I study the first genetic mouse model of stuttering.
Speech is an innate human trait. The genes and neural circuitry that have evolved to make speech seem effortless remain largely unknown. One way to study the genetic and neural underpinnings of speech is to study when the system goes awry -- to study vocal communication disorders. There are, however, few such disorders that have a known genetic component. One exception is stuttering, which has been linked to mutations in the pathway through which lysosomal enzymes are sorted into lysosomes, the cell’s waste disposal and digestion system.

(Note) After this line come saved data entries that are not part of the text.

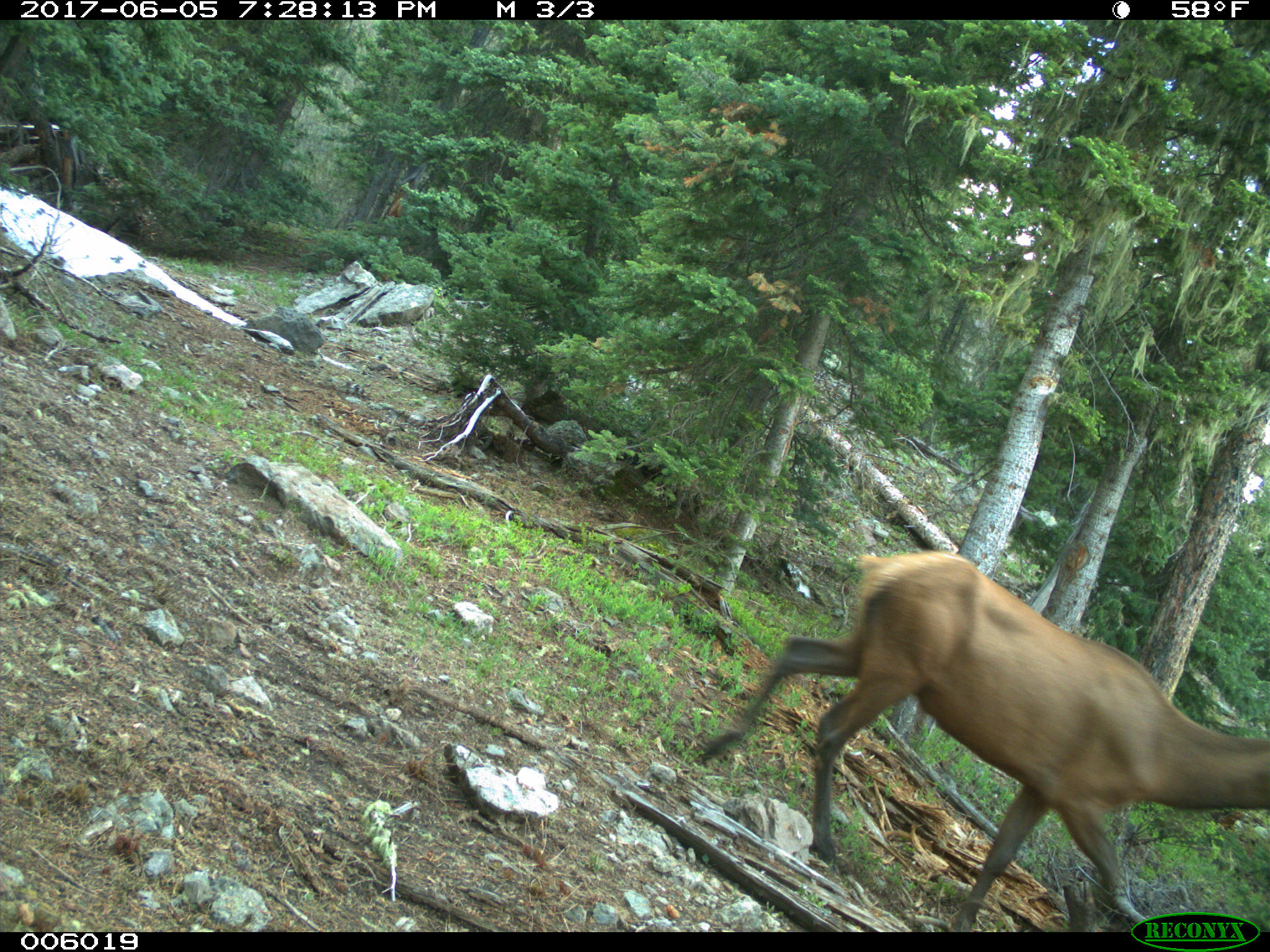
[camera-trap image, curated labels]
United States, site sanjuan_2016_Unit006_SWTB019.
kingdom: Animalia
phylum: Chordata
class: Mammalia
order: Artiodactyla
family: Cervidae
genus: Cervus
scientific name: Cervus elaphus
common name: red deer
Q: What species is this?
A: Cervus elaphus (red deer).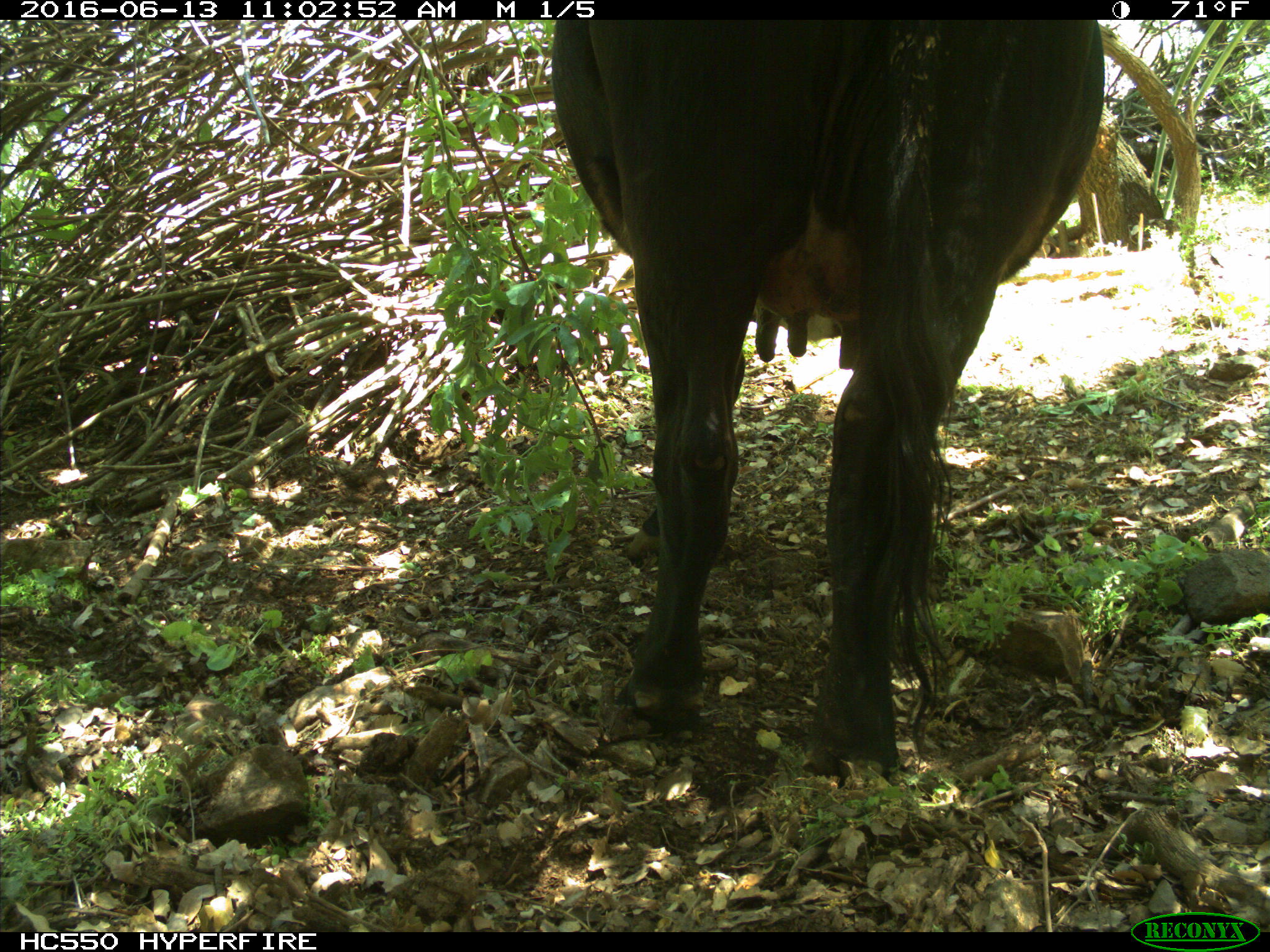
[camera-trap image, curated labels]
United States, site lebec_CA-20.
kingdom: Animalia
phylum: Chordata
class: Mammalia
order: Artiodactyla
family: Bovidae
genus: Bos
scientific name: Bos taurus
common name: domestic cow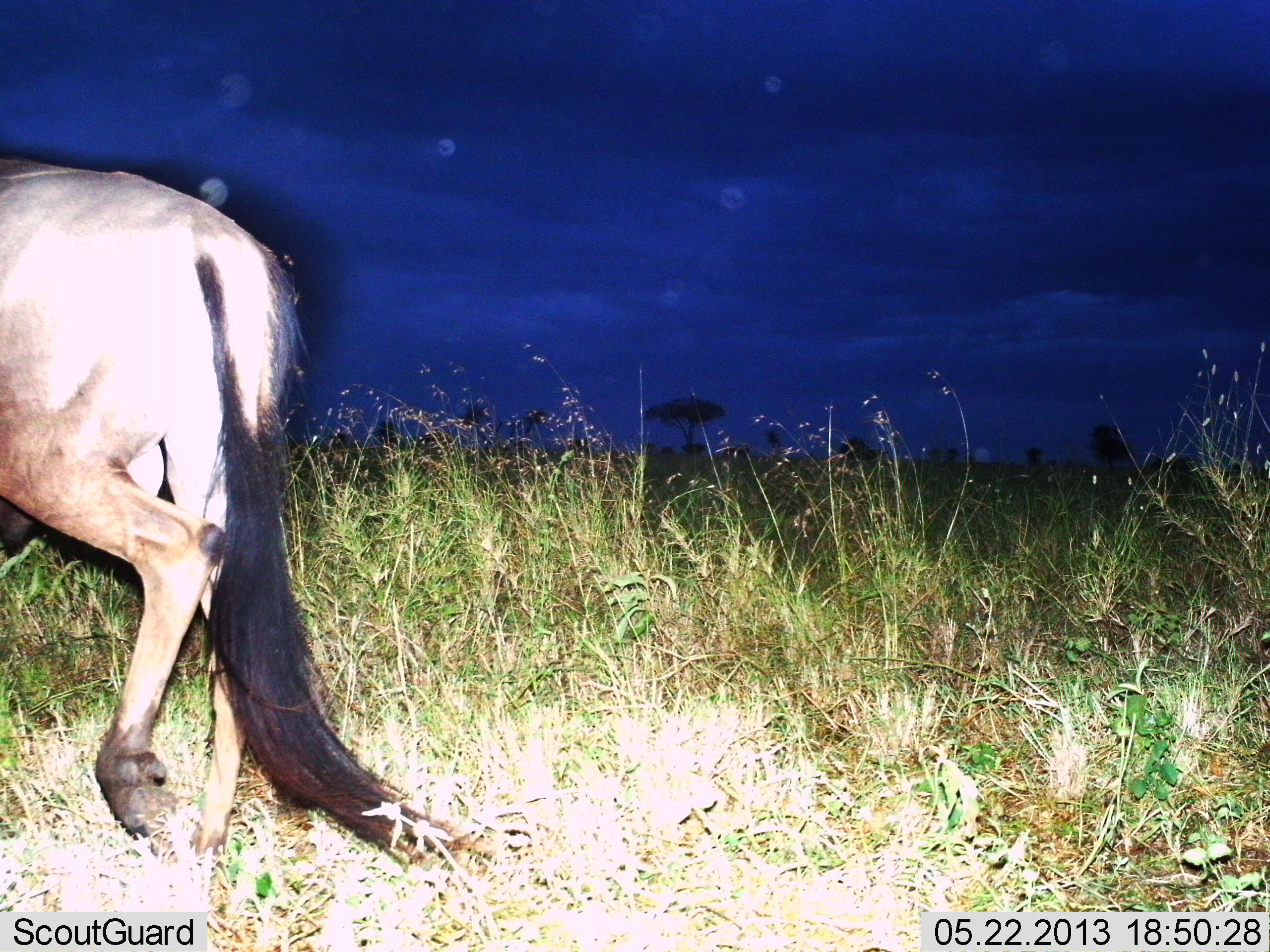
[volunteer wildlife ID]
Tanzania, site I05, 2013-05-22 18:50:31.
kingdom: Animalia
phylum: Chordata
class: Mammalia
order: Artiodactyla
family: Bovidae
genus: Connochaetes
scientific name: Connochaetes taurinus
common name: blue wildebeest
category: wildebeest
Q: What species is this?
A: Wildebeest (blue wildebeest) (Connochaetes taurinus).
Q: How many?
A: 1.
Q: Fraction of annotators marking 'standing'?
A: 0%.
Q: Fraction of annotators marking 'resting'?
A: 0%.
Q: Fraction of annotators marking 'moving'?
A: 100%.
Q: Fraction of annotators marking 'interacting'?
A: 0%.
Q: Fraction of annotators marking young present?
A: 0%.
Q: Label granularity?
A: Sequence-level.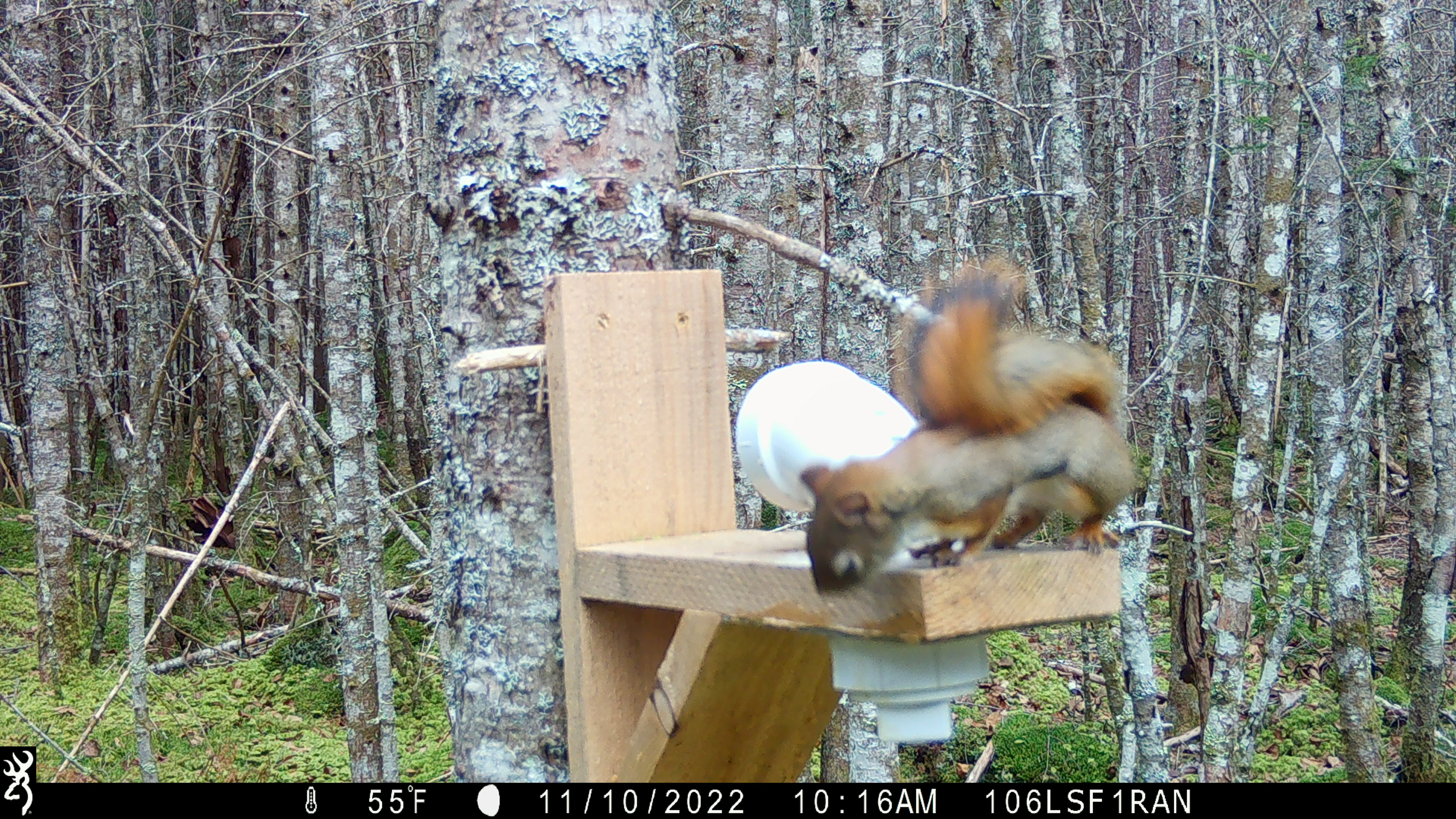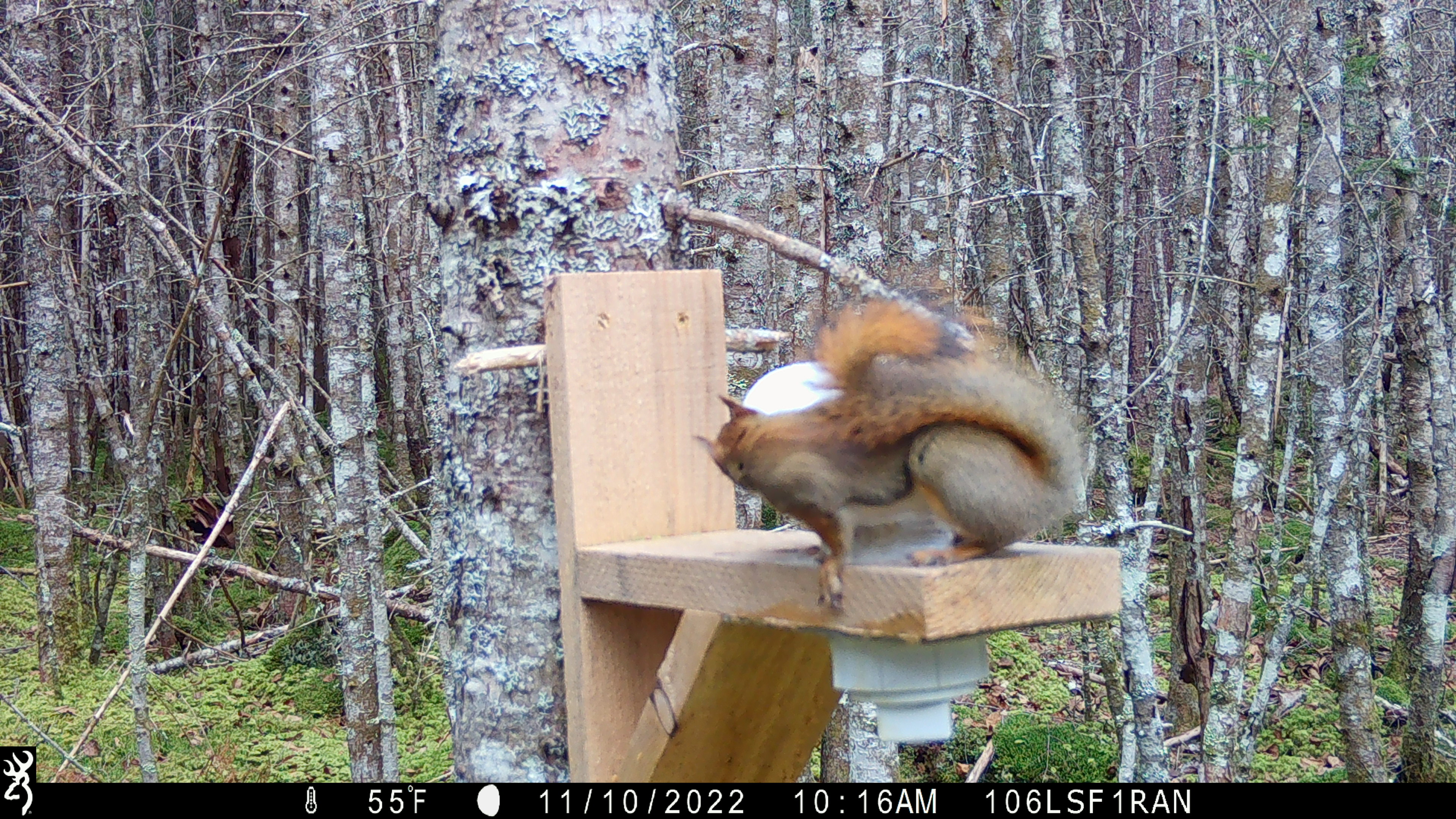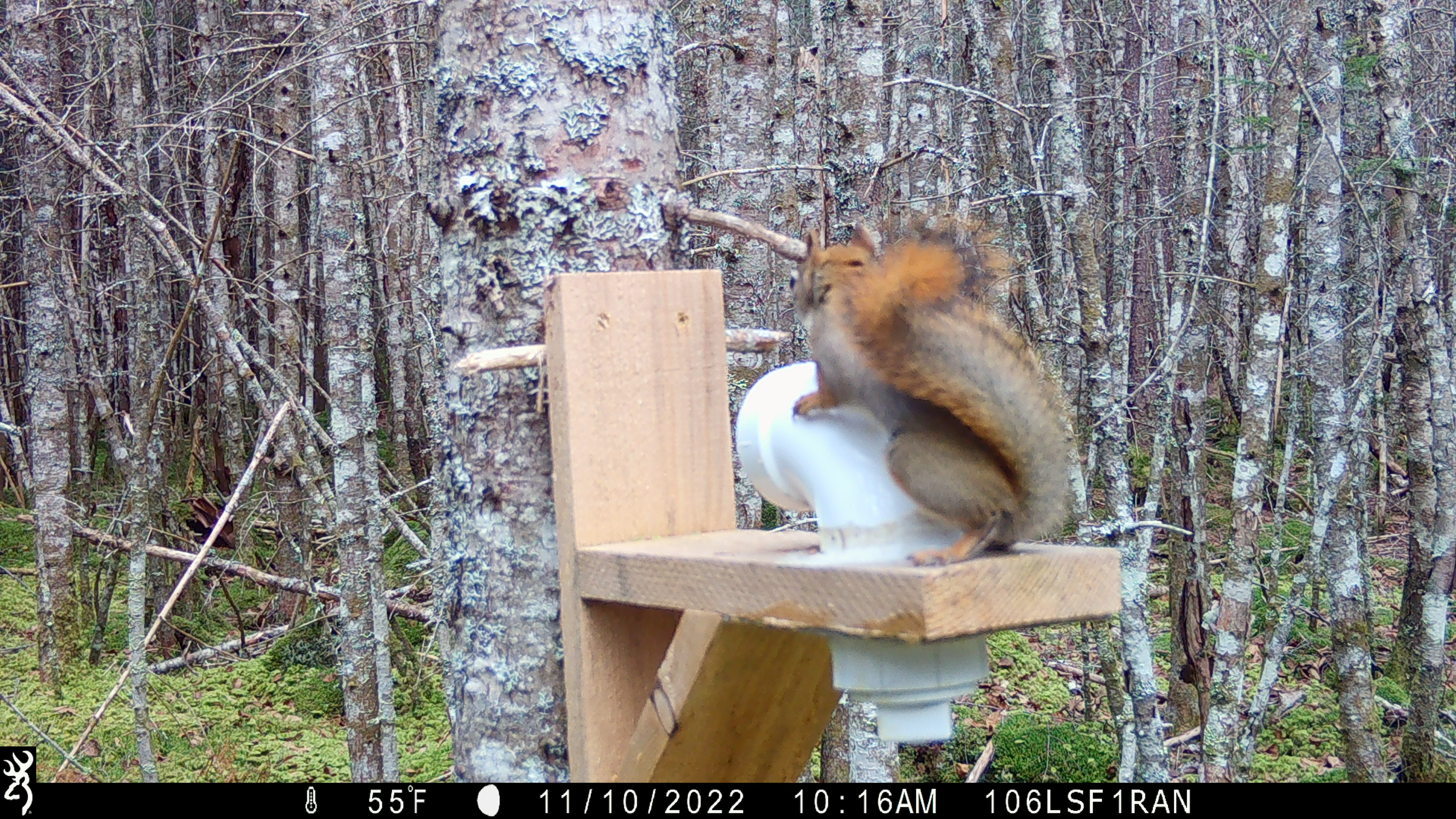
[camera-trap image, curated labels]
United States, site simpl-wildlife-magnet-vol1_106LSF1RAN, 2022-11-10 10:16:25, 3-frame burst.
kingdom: Animalia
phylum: Chordata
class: Mammalia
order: Rodentia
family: Sciuridae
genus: Tamiasciurus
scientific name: Tamiasciurus hudsonicus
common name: red squirrel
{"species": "red squirrel (Tamiasciurus hudsonicus)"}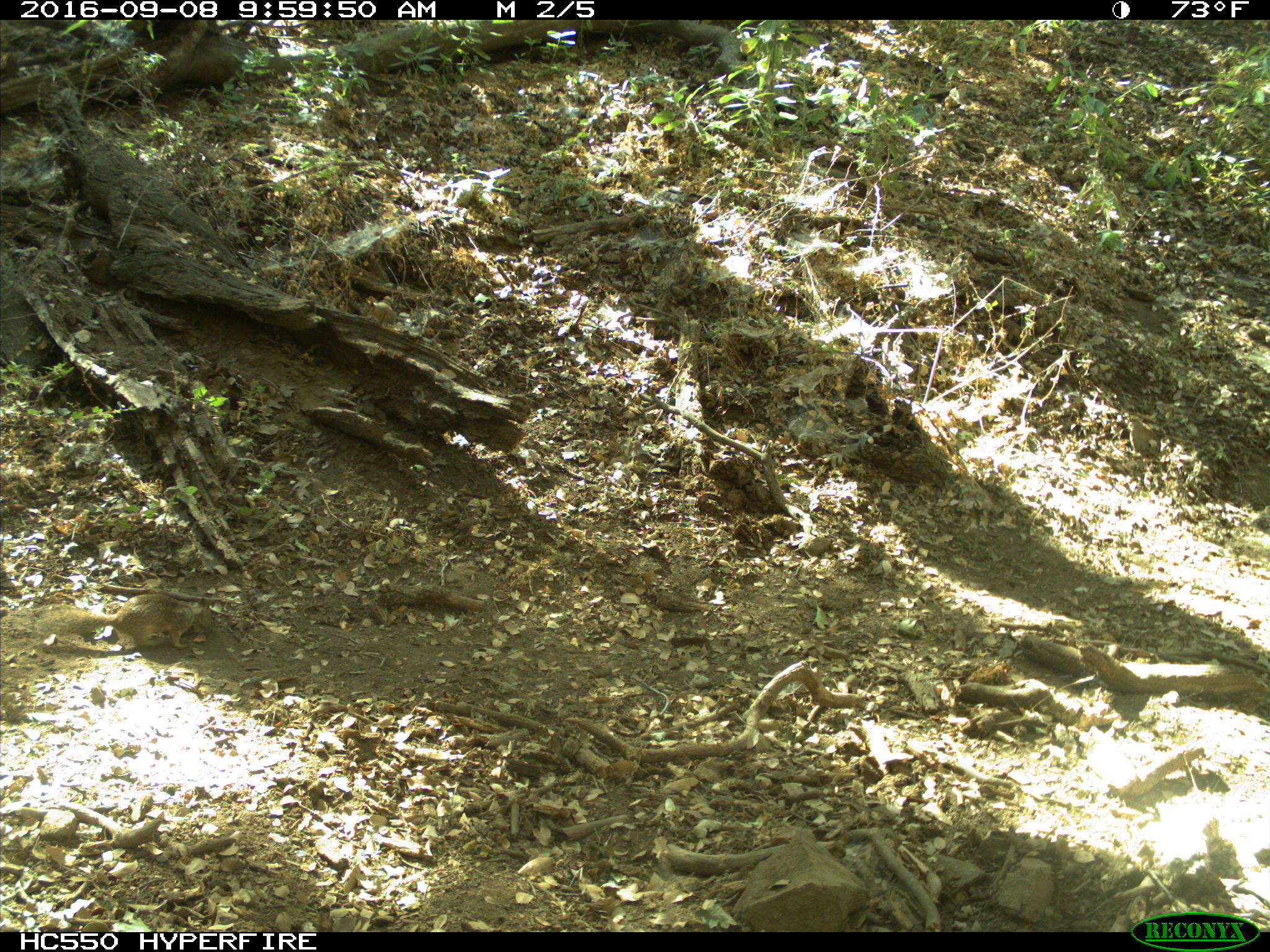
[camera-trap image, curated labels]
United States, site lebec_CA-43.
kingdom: Animalia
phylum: Chordata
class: Mammalia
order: Rodentia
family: Sciuridae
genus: Otospermophilus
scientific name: Otospermophilus beecheyi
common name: california ground squirrel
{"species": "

One such mutation occurs in the gene that codes for the main enzyme in this sorting pathway, GNPTAB. While a complete knock-out of GNPTAB results in mucolipidosis, a devastating disease that causes death in the first decade of life, a less severe missense mutation of GNPTAB results in individuals whose sole clinical manifestation is stuttering (Kang et al. 2010).
An animal model of vocalization is needed to study these genetic phenomena. Often birdsong is used to study speech, however birds are not easily genetically manipulated. Surprisingly, mice have been found to have complex vocalizations throughout their life. These vocalizations are ultrasonic, in the range of 40-100 kHz. As a postdoc, I am studying an animal model of stuttering by examining the vocalizations of mice that have mutations in the lysosomal enzyme sorting pathway.